*YOUR GOAL*
In the TVWE excerpt below, what population growth is given as the reason Uzbekistan's TVWE went down?

*SOURCE EXTRACT*
From the perspective of a country’s total export volume (Figure 5a), the country with the largest TVWE is Kazakhstan, with an average annual TVWE of 12.3 billion m³; followed by Uzbekistan, with an average annual TVWE volume of 6.8 billion m³; followed by Turkmenistan, Kyrgyzstan, and Tajikistan. The main reason for the difference between these countries is that Kazakhstan and Uzbekistan are both large agricultural countries with large crop cultivation areas. Kyrgyzstan and Tajikistan are both upstream countries with small land areas and complex terrain, the qualities of which are not suitable for the large-scale cultivation of crops.

In addition, the TVWE in Kazakhstan increased year by year, and the TVWE in Uzbekistan decreased year by year. Since Kazakhstan’s cultivated land area increased significantly, but its population did not greatly increase (Figure 1), its TVWE had an increasing trend (Tan et al., 2018). The decrease in TVWE for Uzbekistan was due to a rapid population growth of about 47%. In addition, Uzbekistan is committed to giving priority to improving the living standards of its people (Zhu, 2012).

*DATA PROVIDED*
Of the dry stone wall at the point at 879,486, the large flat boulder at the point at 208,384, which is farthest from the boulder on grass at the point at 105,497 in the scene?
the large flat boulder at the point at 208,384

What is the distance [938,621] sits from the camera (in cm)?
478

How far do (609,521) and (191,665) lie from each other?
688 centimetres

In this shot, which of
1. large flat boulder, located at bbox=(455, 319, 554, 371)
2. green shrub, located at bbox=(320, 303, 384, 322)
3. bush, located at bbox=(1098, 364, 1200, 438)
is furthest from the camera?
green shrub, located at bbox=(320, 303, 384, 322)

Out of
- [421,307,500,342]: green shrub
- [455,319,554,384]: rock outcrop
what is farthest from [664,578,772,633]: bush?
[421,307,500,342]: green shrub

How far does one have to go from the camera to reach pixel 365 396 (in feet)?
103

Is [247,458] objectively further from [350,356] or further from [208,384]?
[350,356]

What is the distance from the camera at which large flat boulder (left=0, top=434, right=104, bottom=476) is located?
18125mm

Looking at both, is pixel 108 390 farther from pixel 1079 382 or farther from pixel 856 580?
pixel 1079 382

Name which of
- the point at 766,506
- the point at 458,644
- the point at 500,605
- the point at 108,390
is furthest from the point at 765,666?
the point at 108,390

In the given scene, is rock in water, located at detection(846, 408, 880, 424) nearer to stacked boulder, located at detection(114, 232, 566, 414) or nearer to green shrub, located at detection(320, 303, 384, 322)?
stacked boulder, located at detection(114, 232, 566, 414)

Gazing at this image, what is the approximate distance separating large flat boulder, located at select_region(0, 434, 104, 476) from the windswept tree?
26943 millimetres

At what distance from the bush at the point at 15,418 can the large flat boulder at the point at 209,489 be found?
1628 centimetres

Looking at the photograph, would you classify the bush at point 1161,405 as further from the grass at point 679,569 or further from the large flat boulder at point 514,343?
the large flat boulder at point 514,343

*RESULT FOR THIS EXERCISE*
A rapid population growth of about 47%.